3) Regime adaptation, namely trying to use the same number of iterations as the model being trained. This is justified in the first few sections of the paper.
Firstly, the paper at some points is very verbose and feel like uses the valuable space to explain very simple concepts, e.g. the beginning of section 3 and lacks to provide enough justifications for their approach.
The paper discusses mainly the generalization of SGD with large minibatches, but there is also an aspect of convergence of SGD as well. Because the convergence results of SGD also depends on the minibatch size as well, please see [1]. I would like to see a discussion of this as well.
In my opinion, anyone that spend on monitoring the learning process of the neural networks would notice easily notice that the learning curves usually have a logarithmic behavior. The relationship to the random-walk theory is interesting, but the relationship that is established in this theory is very weak, it is only obtained by approximating an approximation.
Equation 4 is interesting, for instance, if we initialize w_0 to be all zero, it implies that the norm of the w_t will grow logarithmically with respect to the number of iterations. This is also an interesting property, in my opinion.
Experiments are very difficult to interpret, in particular when those plots are printed on the paper.
The notation is a bit inconsistent in throughout the paper, some parts of the paper use bracket for the expectation and some other parts don't. Authors should explicitly state what the expectation is taken over.
In Figure 3, can you also consider adding the large minibatch cases without regime adaptation for comparison?
It would be interesting to see the learning curves of the models with respect to different wallclock time as well.
I can not see the AB in Table 1 and 2. The results and the improvements are marginal, sometimes it hurts. It seems like largest improvement comes from RA.
The paper could be better written. I think the paragraph sections in the abstract are unnecessary. The section 7 could be renamed as "Discussion and Conclusion" and could be simplified.
[1] Li, Mu, et al. "Efficient mini-batch training for stochastic optimization." Proceedings of the 20th ACM SIGKDD international conference on Knowledge discovery and data mining. ACM, 2014.

The paper addresses the recently observed generalization gap problem between large and small batch methods. It has been hypothesized that methods with small and large batches converge to very different optima.

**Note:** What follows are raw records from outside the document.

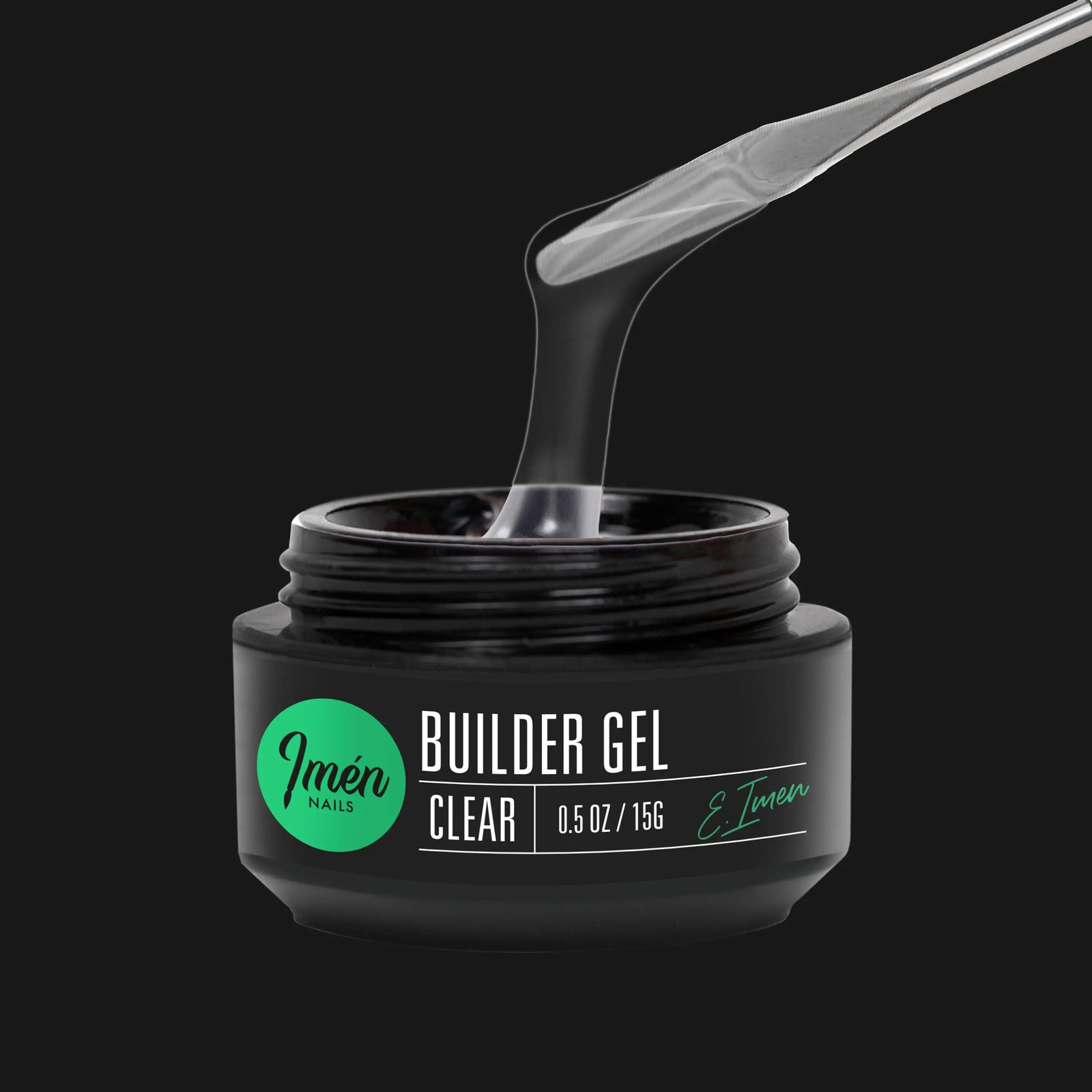 Builder gel IMEN V1 clear, 15gr
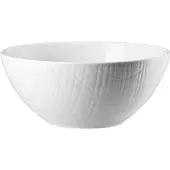 Rosenthal Mesh ontbijtschaal 14 cm. wit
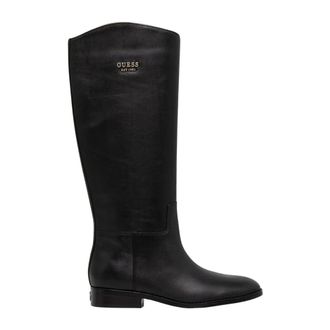 Guess Stivali alti Naure - - Shoes - Donna - Nero - 37 EU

This work relates the process of gradient descent with an ultra slow diffusion process and show that this gap can be explained by lower diffusion time for the batch method. Based on this observation a correction is devised that makes the diffusion curves match for different batch sizes. Furthermore, this could help explain why training long past the time where the validation error has plateaued is necessary and still improves performance. This work is quite interesting and will stimulate further work into understanding certain strange properties of SGD.
The experimental section contains experiments on MNIST, CIFAR-10 and 100 as well as Imagenet. They compare against the results of (Keskar et al, 2016) and show that their tricks allow the large batch methods to generalize better than the baseline. One key finding is that the models should be trained much longer with large batches - which in a sense negates their purpose. What is not clear from the experiments is how necessary Ghost-Batch normalization is. Would good results be obtained with regime adaptation only? This would strengthen the story of the paper a bit more.
the Section 4 proposes a multiplicative noise gradient but this is not addressed in the experimental section. It would have been interesting to see some results on this. Even just in Figure 2.